Drink: An Eros Euphoria—whipped cream vodka, chocolate vodka, cherry vodka, and nondairy creamer, garnished with chocolate and a cherry. Or… maybe just a beer.
Suburbanites’ Delight: Stars Cabaret
On a recent Monday, Stars Cabaret, in Southwest Portland’s suburbs, was full of men enjoying not only the rapt attention of the strippers who mingled among them, but also a hearty lunch from chef Walter Romero‘s menu. Romero’s fare ranges from an unexpectedly spicy lasagna (with fresh-made noodles) and a seafood jambalaya to Hawaiian, Greek, and American classics. The Tuscany turkey melt, dripping in decidedly non-Tuscan chipotle sauce, provides as much sizzle as the stage. I was so taken with my meal, in fact, that I mentioned to my girlfriend that once my research was done, that we could come back … for, you know, the food.
Drink: Bartender Sarah was gleefully making strawberry mojitos using fresh fruit and mint leaves. “We’re always making whatever’s fresh,” she said. How very Portland.
Steak & Legs: Acropolis Steakhouse
The “A-Crop” is one of Portland’s oldest and most famous strip clubs—famous not only for its four stages but its exhaustive selection of beef, from marinated sirloin bites with sweet and spicy sauces to a two-pound hamburger. There’s even a fresh salad bar—a rarity among Portland clubs—and an outside takeout window, if gyrating, purring, counter-crawling ladies aren’t your cup of tea. Finally, if you’re there when it opens at 7 a.m., you should probably get the 10-egg ham and cheese omelet for $7.50. Yep–10 eggs. For stamina, presumably.

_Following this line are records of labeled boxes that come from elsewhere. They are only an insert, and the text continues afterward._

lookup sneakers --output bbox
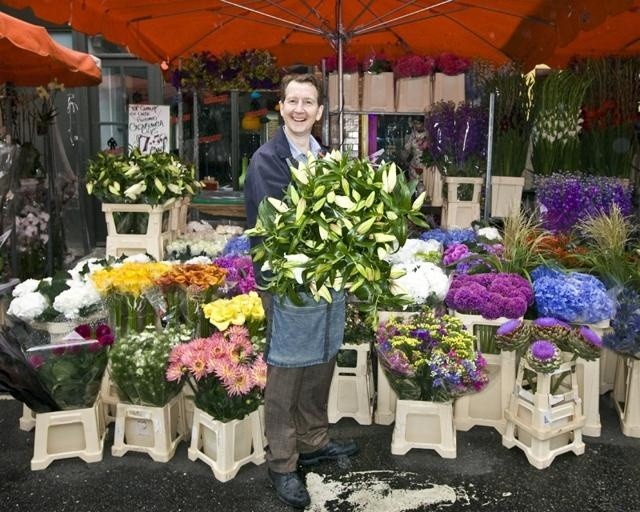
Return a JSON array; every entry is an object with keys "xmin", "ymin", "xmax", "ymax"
[
  {"xmin": 267, "ymin": 466, "xmax": 311, "ymax": 508},
  {"xmin": 298, "ymin": 436, "xmax": 359, "ymax": 465}
]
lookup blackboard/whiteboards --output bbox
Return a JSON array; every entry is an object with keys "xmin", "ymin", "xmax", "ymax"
[{"xmin": 127, "ymin": 104, "xmax": 170, "ymax": 155}]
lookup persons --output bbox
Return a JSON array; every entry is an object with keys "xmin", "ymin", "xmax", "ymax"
[
  {"xmin": 244, "ymin": 74, "xmax": 359, "ymax": 506},
  {"xmin": 401, "ymin": 115, "xmax": 430, "ymax": 180}
]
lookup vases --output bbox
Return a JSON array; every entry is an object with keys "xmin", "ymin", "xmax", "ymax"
[
  {"xmin": 187, "ymin": 407, "xmax": 267, "ymax": 483},
  {"xmin": 390, "ymin": 397, "xmax": 457, "ymax": 460},
  {"xmin": 31, "ymin": 392, "xmax": 108, "ymax": 471},
  {"xmin": 111, "ymin": 392, "xmax": 190, "ymax": 463},
  {"xmin": 502, "ymin": 394, "xmax": 586, "ymax": 470}
]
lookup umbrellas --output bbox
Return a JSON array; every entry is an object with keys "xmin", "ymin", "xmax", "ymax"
[
  {"xmin": 1, "ymin": 10, "xmax": 103, "ymax": 92},
  {"xmin": 542, "ymin": 0, "xmax": 639, "ymax": 71},
  {"xmin": 0, "ymin": 0, "xmax": 640, "ymax": 158}
]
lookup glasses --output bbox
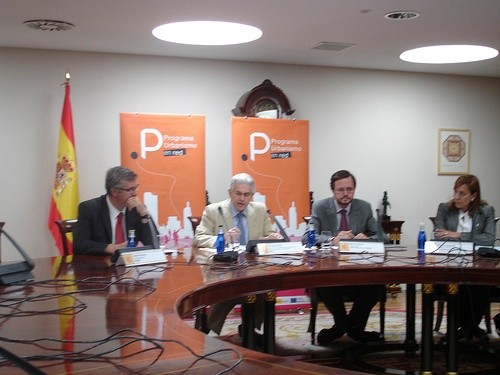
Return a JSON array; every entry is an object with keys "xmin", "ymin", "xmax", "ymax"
[{"xmin": 110, "ymin": 184, "xmax": 141, "ymax": 193}]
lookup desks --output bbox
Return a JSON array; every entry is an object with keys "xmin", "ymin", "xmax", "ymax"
[{"xmin": 1, "ymin": 241, "xmax": 500, "ymax": 375}]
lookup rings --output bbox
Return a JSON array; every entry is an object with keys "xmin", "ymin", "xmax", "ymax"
[{"xmin": 445, "ymin": 233, "xmax": 447, "ymax": 234}]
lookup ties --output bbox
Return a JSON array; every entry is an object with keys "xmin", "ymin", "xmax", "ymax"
[
  {"xmin": 236, "ymin": 213, "xmax": 246, "ymax": 245},
  {"xmin": 338, "ymin": 210, "xmax": 348, "ymax": 231},
  {"xmin": 116, "ymin": 212, "xmax": 124, "ymax": 244}
]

Drink: Angela, who’s tended bar for 15 years, draws pints from a selection of 65 beers, from Bud to Widmer Brothers’ gluten-free Omission Pale Ale.
The Meat Eater: Blush
After eating a 16-ounce top sirloin steak dinner for $4.95, diners at Blush aren’t going to leave hungry, broke, or disappointed. You get a mountain of meat (ask for medium rare), which you get to tackle while chatting with the exceptionally friendly (and never pushy) nude dancers. This place feels upbeat and fun, as evidenced by the menu’s surprise hit: a $6.50 vegetable plate with a fresh and downright fluffy hummus, made from the owner’s mother’s recipe.

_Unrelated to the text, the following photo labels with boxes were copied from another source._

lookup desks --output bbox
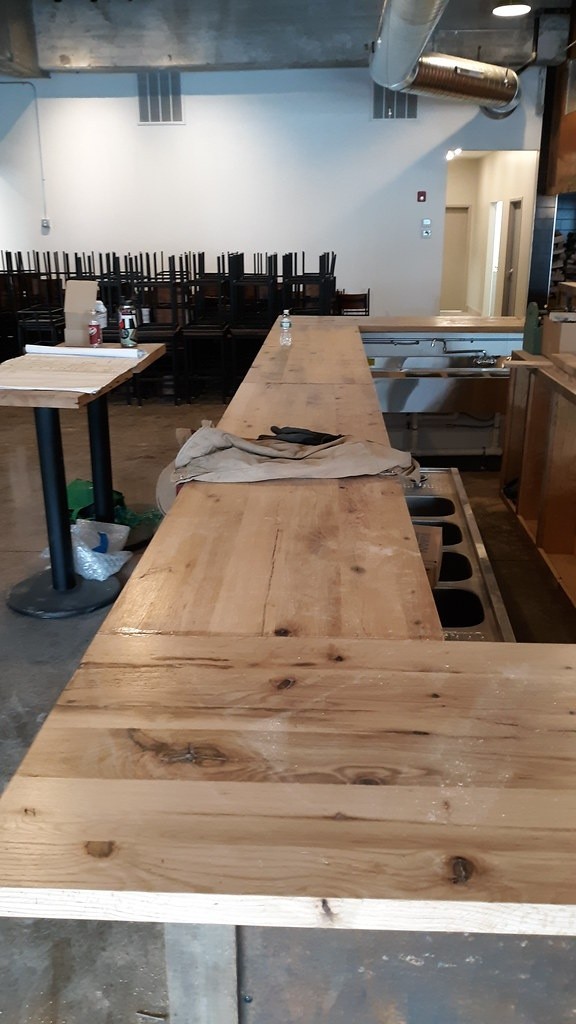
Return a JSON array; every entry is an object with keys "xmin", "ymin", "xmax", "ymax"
[
  {"xmin": 0, "ymin": 341, "xmax": 167, "ymax": 555},
  {"xmin": 0, "ymin": 356, "xmax": 134, "ymax": 620}
]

Drink: Lemon drop (vodka, peach schnapps, sugared lemon, 151 rum, set on fire).
Nacho Papa: Silverado
It’s 9 p.m., and a parade of a dozen go-go boys in briefs take turns at the various platforms to strip down and show their goods. In business for 34 years, Silverado is in a plain building with American flag bunting in the window, sports on the TV, a pool table, video poker, and pumping techno music. Despite the show inside, Portland’s only gay strip club would be easy to miss without the rainbow flag waving outside. While most of the food is deep-fried, the club serves fresh salads, and I chomped into a Floburger (named for Flossie, the original owner), encompassing two patties, crisp bacon, and Cheddar, with a side of fries. A massive nacho plate is a popular order, with spicy beef, jalapeños, black olives, and salsa. On Sundays, instead of church, the dancing starts at 5 p.m. and goes until midnight. By 7 p.m., it’s standing room only.

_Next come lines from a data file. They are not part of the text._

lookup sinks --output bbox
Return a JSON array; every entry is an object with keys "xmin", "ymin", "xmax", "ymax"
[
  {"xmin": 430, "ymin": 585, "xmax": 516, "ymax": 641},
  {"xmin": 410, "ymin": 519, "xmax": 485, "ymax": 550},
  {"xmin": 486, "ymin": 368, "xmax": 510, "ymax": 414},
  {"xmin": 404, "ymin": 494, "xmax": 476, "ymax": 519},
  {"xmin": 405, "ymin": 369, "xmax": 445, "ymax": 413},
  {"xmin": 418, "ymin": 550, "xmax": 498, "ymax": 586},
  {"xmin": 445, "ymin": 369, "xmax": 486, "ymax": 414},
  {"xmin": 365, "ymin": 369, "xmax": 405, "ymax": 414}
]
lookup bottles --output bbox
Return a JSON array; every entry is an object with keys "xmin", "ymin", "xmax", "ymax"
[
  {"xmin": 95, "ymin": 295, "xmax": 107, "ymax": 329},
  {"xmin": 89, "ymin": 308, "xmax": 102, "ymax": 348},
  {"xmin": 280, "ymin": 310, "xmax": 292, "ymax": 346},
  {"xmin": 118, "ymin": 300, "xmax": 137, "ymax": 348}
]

Drink: Bartender Jon Michael Phillips Jr. will put his Spanish coffee up against anyone’s in Portland, including city’s iconic Huber’s. “I also use Bacardi 151, a bigger glass, some crème de cocoa, and charge $8 instead of $10,” he said.
DayGlo Delight: Club 205
Located in outer Southeast Portland right off a freeway exit, Club 205 is a very popular stop. When I walked in on a bright day, my eyes didn’t adjust quickly enough to the dark, and I inadvertently bounced off a dancer’s firm enhancements. In this environment, there’s a competition for your attention: an exceptionally flexible dancer performing among a sea of Mylar balloons; the DayGlo accents adorning Melanie, who won Best Waitress at the 2013 PDX Strippies; and the extensive specials menu on the chalkboard that included halibut with mango salsa, blackened salmon, Hawaiian short ribs, and a from-scratch beef and vegetable soup.
Drink: This is definitely a domestic draft crowd, but if you’re buying a drink for the lady, Mel will probably bring her a grape bomb (grape vodka, Red Bull, and cranberry juice).
Stay Out of the Pool: Safari
Safari just spruced itself up by installing a new golf simulator and patio pool—for the dancers, not the patrons. Customers will have to content themselves with a hand-carved prime rib dip, a roasted ribeye—rubbed with garlic, special seasoning, thyme, and rosemary—or a mean bowl of hot or cold borscht, all prepared by chef Rich Heiner, who emerged from the kitchen wearing a kilt. “It gets hot in the kitchen,” he said. At least he wasn’t the only one who may or may not be traipsing about without underpants. You’d have to ask him yourself.
Drink: Palm the Booty, named for bartender Rachel’s showstopper, is a puckering concoction of pomegranate vodka, Malibu rum, and cranberry and pineapple juices.
Better Be Tippin’: Club Skinn
I’m not making this up: the homemade chili at Northeast Portland’s humble neighborhood bar, Club Skinn, might be my favorite in town. With a delicious infusion of onion, bell peppers, garlic, tomatoes, and jalapeños, and a perfect ratio of beans to ground beef, the chili’s spice sizzled all the way down. The stage and bar are pretty close together and one dancer came over and accused me of staring without tipping—a big no-no. After I protested my innocence, she started making fun of my Sperry Top-Siders, asking me if I had a boat or something. A kind, slender, redheaded dancer came to my rescue and shooed her away. Then—to my surprise and delight—she ordered a huge bowl of magnificent chili for herself. Pro move, kid.
Drink: PBR—in a can, of course.
Kick Up Your Clear Heels: Spyce
Spyce aspires to be a little classier, a place where patrons might have ties to loosen rather than tank tops and ball caps. Located in Old Town Portland, the tall-ceilinged club has high-backed sofas providing Scotch-drinking, aspiring Mad Men with plenty of sight lines to the ladies wearing Lucite heels and little else, on its four stages. Like other clubs, Spyce serves plenty of meat, although in chef Alan Garl‘s kitchen, the burger and the pulled-pork sandwiches come on grilled brioche buns, while the grass-fed ribeye is from Fulton’s in the Blue Mountains of the Pacific Northwest, and comes with perfectly sautéed green beans.
Drink: Bartender Brittany pours a mean Pink Taco (Hornitos Reposado tequila, X-Rated passion fruit liqueur, limes, soda, and cranberry).